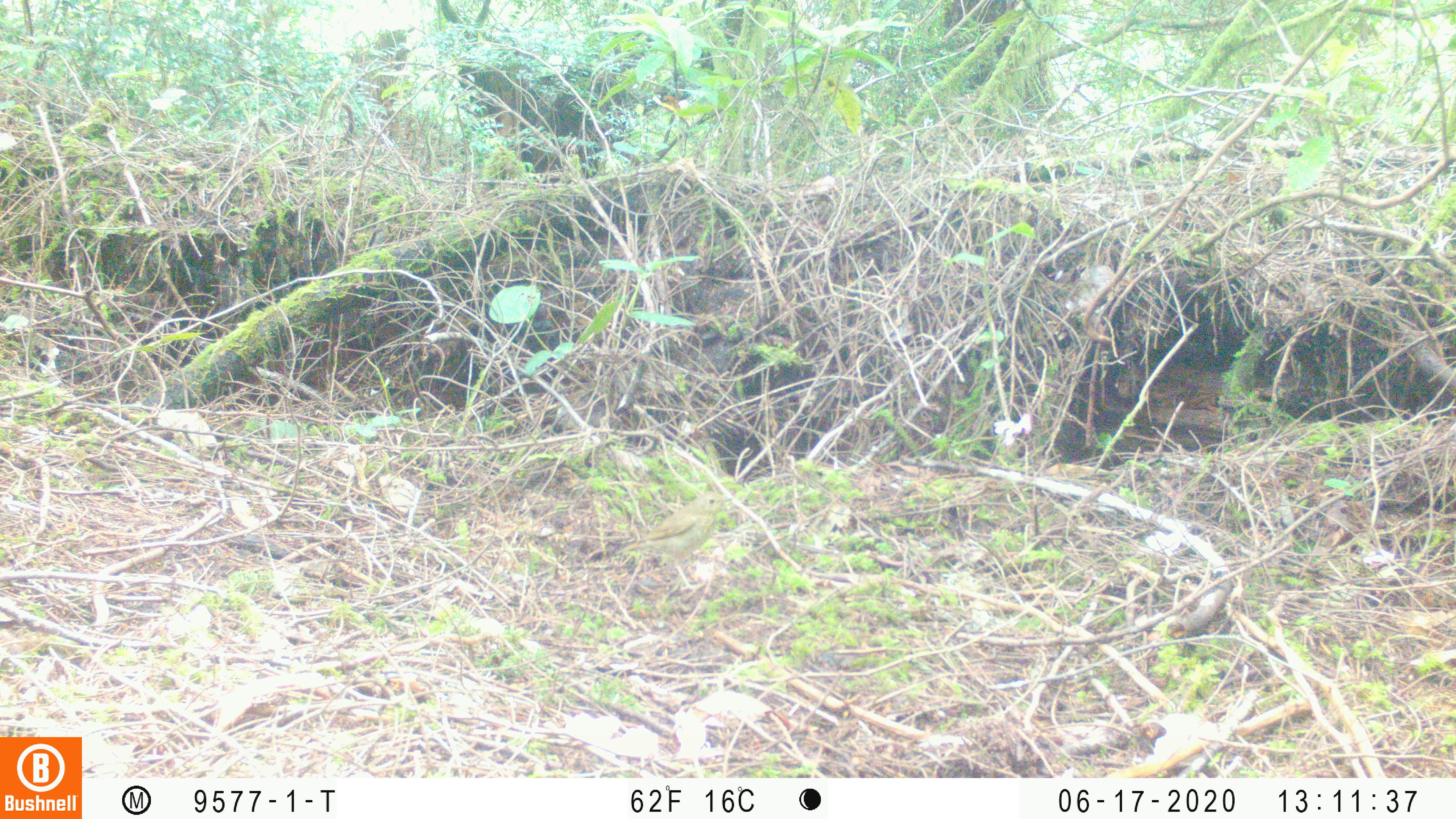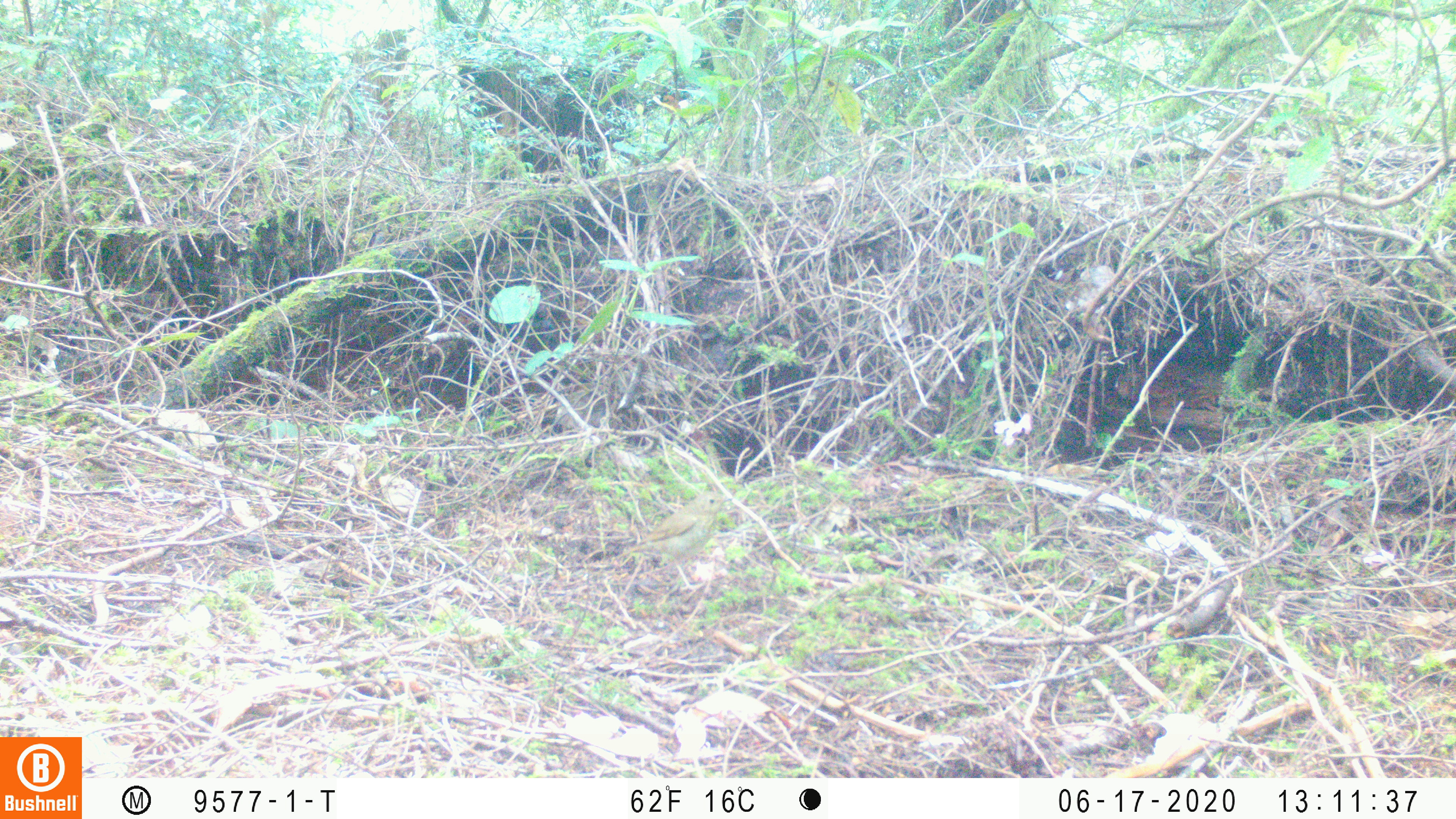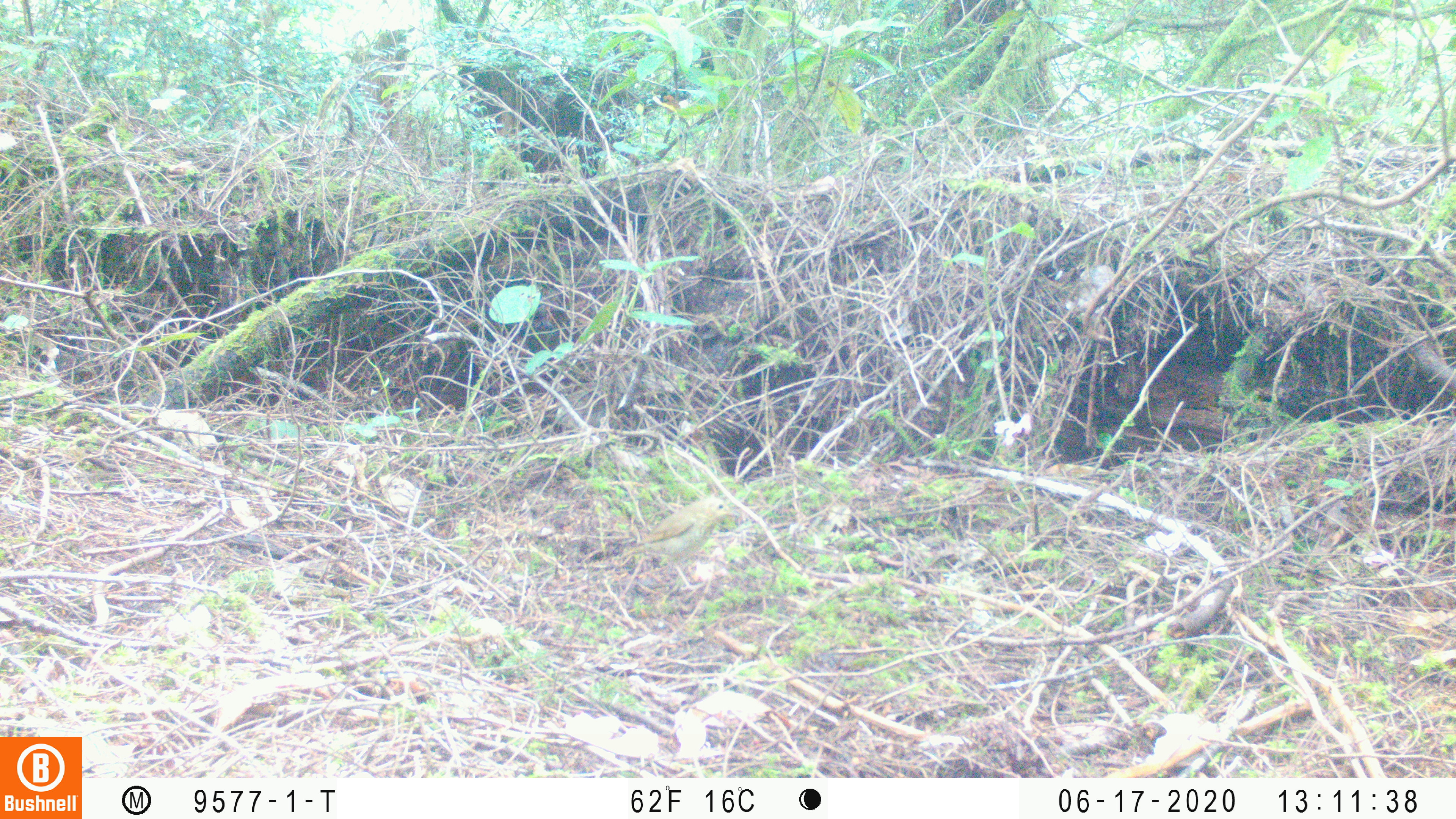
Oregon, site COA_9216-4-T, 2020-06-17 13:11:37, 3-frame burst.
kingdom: Animalia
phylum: Chordata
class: Aves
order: Passeriformes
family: Turdidae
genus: Catharus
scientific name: Catharus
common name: brown thrushes and nightingale-thrushes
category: catharus species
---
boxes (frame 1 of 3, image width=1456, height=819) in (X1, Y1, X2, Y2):
catharus species: (600, 484, 745, 605)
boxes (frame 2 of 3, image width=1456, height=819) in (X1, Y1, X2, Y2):
catharus species: (603, 480, 746, 600)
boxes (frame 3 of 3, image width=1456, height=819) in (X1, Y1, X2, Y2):
catharus species: (599, 490, 751, 602)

________

## WORK INSTRUCTIONS:
Retype every record as it stands. None of the pictures should appear.

## OUTPUT BELOW:
Oregon, site COA_9216-4-T, 2020-06-17 13:11:37, 3-frame burst.
kingdom: Animalia
phylum: Chordata
class: Aves
order: Passeriformes
family: Turdidae
genus: Catharus
scientific name: Catharus
common name: brown thrushes and nightingale-thrushes
category: catharus species
---
boxes (frame 1 of 3, image width=1456, height=819) in (X1, Y1, X2, Y2):
catharus species: (600, 484, 745, 605)
boxes (frame 2 of 3, image width=1456, height=819) in (X1, Y1, X2, Y2):
catharus species: (603, 480, 746, 600)
boxes (frame 3 of 3, image width=1456, height=819) in (X1, Y1, X2, Y2):
catharus species: (599, 490, 751, 602)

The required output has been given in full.